Task instructions.
1: According to the passage on the Google-DoubleClick merger, about what share of the U.S. market for search queries does Google hold?
2: In the passage on the Google-DoubleClick merger, transcribe the stretch from "A May 25, 2007" through "involving online commerce.".
(Beginning of Document passage)
Some commentators expected the Google-DoubleClick merger to face greater obstacles in Europe, or have conditions imposed upon it, due to the dominance each entity enjoyed in its respective market in EU member countries.

Google currently holds about a 65% share of the market in the U.S. for search queries; in Europe, their share is reportedly over 85%.

Privacy advocates, who enjoy substantial political and cultural power in Europe, strongly expressed their concerns to the EU Competition Commission as it studied the merger.

“Europe’s approval of the Google-DoubleClick merger is a promising signal that greater ‘comity’ — the respect nations accord to the laws and interests of other nations — is occurring between the U.S. and the EU on antitrust matters,” noted Glenn G. Lammi, Chief Counsel of Washington Legal Foundation’s Legal Studies Division. Since Europe’s rejection of the
General Electric and Honeywell merger in 2001 — a combination of U.S. companies that the U.S. Department of Justice had approved — antitrust officials on both sides of the Atlantic have worked to promote cooperation and comity among competition enforcement officials, especially in merger review.

A May 25, 2007 WLF LEGAL BACKGROUNDER by former DOJ Antitrust Division official William Kolasky, describes these efforts and their successes. The paper is available at here.

Given the large market shares of the combining entities, as well as the privacy concerns voiced, Europe’s decision to join the U.S. FTC in approving the merger bodes well for future mergers, especially those involving online commerce.

“One would hope that U.S. and EU antitrust officials will remain in accord on how they review the competition concerns raised in mergers,” Lammi said. He added, “certainly, mergers which provide competition for the new Google-DoubleClick combination, such as that being discussed between Microsoft and Yahoo, will offer interesting further opportunities to apply the principle of international comity.”
(End of Document passage)
(Beginning of Records shown)
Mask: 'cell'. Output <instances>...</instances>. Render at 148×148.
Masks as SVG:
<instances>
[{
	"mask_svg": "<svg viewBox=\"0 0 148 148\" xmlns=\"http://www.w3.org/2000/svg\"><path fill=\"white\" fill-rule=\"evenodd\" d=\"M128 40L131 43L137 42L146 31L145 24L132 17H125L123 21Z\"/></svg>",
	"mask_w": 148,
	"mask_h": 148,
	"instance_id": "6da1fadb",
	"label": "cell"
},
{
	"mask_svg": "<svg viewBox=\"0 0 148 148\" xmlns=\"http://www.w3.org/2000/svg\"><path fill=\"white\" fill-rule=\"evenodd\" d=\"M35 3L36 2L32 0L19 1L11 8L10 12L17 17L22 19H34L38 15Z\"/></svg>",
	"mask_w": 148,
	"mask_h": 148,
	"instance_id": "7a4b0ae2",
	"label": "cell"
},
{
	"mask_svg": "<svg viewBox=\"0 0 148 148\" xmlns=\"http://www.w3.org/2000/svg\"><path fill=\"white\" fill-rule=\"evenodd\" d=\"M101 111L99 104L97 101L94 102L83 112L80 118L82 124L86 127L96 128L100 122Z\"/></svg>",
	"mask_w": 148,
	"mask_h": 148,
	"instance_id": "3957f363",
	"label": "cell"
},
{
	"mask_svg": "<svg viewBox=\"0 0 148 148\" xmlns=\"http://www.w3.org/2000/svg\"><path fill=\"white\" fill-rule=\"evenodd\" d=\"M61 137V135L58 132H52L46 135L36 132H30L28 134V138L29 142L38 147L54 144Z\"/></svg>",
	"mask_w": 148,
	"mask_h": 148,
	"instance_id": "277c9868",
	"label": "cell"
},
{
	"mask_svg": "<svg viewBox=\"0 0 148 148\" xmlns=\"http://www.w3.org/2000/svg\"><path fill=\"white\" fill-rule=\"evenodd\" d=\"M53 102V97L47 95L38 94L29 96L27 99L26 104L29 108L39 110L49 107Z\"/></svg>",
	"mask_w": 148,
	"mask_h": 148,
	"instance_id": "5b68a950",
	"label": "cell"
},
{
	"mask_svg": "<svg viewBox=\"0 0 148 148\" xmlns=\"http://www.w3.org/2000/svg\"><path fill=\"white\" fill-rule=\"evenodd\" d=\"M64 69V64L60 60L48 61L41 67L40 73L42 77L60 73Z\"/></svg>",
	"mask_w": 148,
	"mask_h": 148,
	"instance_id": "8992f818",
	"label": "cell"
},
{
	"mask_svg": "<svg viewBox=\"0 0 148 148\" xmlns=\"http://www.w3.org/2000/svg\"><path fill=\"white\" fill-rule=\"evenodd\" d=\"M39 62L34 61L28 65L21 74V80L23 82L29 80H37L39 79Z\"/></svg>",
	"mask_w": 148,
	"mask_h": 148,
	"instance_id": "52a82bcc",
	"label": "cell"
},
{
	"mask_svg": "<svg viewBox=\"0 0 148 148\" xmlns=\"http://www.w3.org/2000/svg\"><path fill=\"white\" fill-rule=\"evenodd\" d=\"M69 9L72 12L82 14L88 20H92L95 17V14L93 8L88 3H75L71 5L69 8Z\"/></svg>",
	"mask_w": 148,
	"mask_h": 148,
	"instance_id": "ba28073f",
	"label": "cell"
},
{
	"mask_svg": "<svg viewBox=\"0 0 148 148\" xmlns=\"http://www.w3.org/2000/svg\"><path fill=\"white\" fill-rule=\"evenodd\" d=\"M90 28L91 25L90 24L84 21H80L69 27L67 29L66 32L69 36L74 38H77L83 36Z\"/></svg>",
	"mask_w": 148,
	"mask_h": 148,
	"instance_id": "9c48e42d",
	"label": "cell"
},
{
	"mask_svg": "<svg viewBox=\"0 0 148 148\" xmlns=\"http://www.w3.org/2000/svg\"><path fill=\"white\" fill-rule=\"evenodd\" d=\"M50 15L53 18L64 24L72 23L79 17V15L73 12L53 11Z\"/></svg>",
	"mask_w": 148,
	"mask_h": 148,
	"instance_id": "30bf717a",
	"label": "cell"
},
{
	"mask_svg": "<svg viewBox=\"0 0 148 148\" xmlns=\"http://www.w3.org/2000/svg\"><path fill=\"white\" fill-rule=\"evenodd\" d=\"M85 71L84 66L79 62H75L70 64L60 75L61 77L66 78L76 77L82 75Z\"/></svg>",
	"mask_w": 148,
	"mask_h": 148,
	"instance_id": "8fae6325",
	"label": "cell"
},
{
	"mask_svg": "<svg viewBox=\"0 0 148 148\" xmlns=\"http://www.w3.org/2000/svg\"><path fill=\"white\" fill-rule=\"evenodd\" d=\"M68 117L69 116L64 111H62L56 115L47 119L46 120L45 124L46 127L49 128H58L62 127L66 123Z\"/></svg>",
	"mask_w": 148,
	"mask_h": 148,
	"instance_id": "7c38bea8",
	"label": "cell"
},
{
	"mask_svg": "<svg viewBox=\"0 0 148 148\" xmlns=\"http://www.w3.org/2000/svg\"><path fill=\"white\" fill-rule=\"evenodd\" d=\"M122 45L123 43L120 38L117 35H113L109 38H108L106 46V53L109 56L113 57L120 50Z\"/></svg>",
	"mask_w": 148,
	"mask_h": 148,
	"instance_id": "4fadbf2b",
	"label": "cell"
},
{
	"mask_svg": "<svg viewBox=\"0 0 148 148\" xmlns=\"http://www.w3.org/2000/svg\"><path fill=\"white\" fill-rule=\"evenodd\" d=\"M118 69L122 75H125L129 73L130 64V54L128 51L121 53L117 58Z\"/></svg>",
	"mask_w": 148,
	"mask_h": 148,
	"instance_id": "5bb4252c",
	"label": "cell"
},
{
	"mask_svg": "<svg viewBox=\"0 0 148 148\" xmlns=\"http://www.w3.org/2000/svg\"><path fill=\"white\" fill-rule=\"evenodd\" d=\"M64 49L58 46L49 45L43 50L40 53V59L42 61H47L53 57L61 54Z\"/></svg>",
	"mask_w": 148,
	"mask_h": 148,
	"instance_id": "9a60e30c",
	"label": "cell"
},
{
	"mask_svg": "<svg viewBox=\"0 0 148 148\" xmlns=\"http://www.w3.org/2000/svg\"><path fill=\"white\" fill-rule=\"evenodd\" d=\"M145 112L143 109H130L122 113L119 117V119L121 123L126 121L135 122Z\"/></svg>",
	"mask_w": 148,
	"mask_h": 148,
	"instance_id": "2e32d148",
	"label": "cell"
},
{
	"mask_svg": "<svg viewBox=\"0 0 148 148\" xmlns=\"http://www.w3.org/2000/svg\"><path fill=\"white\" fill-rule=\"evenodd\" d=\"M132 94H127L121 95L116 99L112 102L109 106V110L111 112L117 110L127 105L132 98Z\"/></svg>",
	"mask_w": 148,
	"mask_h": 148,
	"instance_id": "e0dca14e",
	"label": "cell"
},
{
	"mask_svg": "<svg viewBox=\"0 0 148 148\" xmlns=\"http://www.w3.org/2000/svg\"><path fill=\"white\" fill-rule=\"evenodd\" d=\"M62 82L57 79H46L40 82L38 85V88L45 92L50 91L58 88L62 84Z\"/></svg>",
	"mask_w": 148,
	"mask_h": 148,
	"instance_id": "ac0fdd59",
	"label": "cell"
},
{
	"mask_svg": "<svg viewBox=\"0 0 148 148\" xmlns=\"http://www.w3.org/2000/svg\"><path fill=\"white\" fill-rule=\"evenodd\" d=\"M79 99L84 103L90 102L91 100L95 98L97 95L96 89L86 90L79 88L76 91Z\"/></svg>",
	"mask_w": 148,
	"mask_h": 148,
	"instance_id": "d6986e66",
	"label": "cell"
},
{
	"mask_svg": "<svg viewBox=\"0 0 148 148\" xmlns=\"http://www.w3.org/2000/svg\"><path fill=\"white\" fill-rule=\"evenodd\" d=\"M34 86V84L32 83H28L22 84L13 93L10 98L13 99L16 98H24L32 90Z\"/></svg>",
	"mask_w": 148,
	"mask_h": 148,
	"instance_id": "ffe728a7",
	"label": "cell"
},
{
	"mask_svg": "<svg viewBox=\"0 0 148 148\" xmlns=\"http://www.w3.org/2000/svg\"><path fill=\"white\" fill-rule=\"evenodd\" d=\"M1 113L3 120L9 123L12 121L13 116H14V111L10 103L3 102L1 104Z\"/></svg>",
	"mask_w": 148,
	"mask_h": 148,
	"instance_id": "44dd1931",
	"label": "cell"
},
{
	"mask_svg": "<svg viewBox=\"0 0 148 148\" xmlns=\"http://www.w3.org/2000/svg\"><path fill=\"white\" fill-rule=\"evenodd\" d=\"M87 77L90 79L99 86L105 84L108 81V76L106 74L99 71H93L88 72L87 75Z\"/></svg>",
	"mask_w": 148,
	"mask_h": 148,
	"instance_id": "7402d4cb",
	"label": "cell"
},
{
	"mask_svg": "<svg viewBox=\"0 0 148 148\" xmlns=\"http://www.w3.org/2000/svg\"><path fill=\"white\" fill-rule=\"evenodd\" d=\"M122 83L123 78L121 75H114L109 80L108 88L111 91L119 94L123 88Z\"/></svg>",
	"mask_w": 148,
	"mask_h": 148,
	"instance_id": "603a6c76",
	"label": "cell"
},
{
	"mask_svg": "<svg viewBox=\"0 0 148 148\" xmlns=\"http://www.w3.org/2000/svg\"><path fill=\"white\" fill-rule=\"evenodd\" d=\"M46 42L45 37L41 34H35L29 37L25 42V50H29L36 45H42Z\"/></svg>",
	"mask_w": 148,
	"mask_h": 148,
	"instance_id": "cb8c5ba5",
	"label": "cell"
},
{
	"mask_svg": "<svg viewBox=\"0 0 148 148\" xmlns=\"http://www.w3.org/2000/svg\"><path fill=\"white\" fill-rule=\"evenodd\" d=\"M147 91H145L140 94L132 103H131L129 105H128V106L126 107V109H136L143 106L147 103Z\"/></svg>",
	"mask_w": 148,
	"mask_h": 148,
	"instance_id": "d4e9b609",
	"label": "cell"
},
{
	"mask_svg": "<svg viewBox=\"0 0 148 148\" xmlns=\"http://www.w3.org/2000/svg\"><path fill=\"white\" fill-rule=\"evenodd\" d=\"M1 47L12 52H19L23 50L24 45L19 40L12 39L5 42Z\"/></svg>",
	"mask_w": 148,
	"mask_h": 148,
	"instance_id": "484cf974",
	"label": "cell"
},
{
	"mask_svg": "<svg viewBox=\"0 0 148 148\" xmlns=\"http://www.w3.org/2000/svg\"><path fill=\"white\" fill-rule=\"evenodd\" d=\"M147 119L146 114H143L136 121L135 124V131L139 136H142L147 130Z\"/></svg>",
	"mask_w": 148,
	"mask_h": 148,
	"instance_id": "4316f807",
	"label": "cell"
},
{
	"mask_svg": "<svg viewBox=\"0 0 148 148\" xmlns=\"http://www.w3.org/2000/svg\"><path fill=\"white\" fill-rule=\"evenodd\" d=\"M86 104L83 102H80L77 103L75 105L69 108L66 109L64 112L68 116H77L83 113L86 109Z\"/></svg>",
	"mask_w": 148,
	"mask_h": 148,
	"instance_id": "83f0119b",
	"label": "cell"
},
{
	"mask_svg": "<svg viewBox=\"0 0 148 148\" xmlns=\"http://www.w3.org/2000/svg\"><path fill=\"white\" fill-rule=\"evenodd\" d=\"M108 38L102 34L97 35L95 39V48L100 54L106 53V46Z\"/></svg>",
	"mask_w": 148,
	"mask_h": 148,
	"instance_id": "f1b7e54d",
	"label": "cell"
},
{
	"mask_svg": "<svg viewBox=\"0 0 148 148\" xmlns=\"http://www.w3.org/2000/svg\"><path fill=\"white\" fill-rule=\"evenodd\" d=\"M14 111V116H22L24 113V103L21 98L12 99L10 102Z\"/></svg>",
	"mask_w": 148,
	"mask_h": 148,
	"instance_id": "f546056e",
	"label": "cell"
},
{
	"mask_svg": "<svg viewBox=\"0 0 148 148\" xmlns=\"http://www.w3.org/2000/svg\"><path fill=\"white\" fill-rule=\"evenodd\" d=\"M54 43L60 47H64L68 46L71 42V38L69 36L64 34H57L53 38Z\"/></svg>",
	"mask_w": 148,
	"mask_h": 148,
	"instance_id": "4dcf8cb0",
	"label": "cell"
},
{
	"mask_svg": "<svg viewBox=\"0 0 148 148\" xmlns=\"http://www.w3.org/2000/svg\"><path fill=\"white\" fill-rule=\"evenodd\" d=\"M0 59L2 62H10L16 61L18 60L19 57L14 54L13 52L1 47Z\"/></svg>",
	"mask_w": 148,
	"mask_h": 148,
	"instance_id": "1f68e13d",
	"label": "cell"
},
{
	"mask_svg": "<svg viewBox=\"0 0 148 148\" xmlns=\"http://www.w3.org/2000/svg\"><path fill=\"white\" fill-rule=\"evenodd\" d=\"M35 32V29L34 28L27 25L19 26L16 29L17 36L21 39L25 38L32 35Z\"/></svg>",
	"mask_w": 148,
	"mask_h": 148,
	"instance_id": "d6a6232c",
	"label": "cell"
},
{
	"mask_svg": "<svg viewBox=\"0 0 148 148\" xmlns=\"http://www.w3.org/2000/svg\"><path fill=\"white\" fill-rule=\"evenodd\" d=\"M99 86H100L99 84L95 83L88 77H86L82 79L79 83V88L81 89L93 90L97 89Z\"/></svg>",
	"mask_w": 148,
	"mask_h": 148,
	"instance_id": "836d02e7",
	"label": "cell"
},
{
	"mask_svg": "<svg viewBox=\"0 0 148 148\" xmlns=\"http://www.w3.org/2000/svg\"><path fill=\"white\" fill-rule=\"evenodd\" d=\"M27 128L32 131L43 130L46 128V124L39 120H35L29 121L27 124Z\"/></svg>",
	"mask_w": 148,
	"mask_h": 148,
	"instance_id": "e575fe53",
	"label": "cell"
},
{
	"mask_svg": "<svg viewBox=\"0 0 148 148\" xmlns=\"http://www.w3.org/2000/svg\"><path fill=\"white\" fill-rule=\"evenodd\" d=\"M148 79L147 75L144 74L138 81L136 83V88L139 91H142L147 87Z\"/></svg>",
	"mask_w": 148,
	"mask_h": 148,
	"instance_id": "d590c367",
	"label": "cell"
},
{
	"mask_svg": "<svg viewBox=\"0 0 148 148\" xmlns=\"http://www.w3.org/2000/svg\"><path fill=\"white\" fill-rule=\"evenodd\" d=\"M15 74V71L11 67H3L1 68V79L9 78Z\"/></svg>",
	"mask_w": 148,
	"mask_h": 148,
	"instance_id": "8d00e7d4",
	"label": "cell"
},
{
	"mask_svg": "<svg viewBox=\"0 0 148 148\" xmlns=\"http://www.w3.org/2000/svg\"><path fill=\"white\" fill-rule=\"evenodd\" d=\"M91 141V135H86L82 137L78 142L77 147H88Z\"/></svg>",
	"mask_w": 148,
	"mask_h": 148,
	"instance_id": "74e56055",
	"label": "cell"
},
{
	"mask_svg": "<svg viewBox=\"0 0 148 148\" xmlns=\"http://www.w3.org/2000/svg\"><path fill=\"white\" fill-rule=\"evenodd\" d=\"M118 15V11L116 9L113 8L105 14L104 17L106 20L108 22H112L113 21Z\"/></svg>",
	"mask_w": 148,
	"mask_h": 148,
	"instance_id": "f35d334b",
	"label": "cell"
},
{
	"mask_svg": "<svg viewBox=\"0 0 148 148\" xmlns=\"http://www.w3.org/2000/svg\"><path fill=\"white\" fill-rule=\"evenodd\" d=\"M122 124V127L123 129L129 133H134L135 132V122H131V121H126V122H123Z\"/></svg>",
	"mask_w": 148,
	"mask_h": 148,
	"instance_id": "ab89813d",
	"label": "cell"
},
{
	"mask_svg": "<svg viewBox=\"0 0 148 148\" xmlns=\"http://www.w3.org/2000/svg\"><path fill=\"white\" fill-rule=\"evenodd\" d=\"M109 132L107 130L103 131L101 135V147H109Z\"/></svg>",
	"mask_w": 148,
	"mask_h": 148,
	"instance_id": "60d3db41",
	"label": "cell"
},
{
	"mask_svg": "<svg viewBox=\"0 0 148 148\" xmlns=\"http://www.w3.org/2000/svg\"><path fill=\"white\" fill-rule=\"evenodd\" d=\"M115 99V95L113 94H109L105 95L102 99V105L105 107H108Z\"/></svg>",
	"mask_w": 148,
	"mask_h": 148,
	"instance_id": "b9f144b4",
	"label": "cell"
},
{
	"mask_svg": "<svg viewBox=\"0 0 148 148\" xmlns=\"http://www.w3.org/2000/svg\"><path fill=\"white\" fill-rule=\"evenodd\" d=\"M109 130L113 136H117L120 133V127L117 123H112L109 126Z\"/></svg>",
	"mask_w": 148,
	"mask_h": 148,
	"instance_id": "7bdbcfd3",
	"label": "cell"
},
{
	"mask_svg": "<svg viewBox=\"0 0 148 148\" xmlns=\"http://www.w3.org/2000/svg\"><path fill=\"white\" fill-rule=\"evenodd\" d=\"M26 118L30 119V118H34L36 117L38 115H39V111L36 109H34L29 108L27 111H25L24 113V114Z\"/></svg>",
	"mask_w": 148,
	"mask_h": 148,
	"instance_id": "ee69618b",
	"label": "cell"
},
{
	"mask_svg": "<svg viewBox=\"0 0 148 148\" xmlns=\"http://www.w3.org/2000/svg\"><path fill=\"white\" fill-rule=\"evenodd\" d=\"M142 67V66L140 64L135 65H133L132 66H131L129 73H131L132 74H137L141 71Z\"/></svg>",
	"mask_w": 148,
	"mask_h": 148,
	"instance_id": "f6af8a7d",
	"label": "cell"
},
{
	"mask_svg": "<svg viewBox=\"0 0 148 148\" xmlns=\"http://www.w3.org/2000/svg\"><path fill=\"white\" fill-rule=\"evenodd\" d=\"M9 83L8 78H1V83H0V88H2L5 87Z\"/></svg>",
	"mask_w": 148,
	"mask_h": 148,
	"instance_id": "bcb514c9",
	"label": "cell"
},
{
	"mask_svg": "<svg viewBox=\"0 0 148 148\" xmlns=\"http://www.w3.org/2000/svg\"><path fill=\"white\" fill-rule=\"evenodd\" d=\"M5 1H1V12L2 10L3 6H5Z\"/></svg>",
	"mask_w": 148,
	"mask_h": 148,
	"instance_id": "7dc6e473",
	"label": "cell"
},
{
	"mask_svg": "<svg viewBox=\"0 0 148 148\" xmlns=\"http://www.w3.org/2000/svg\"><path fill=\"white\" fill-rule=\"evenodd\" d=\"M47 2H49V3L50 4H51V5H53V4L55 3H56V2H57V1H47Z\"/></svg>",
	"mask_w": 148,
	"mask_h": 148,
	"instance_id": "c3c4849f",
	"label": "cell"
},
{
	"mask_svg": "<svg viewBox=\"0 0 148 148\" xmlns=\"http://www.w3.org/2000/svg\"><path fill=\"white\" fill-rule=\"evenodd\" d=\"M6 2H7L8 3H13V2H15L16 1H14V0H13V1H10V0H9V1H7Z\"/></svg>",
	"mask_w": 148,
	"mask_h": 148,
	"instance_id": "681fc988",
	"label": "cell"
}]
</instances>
(End of Records shown)
Results of the exercise.
1: About 65%.

2:
A May 25, 2007 WLF LEGAL BACKGROUNDER by former DOJ Antitrust Division official William Kolasky, describes these efforts and their successes. The paper is available at here.

Given the large market shares of the combining entities, as well as the privacy concerns voiced, Europe’s decision to join the U.S. FTC in approving the merger bodes well for future mergers, especially those involving online commerce.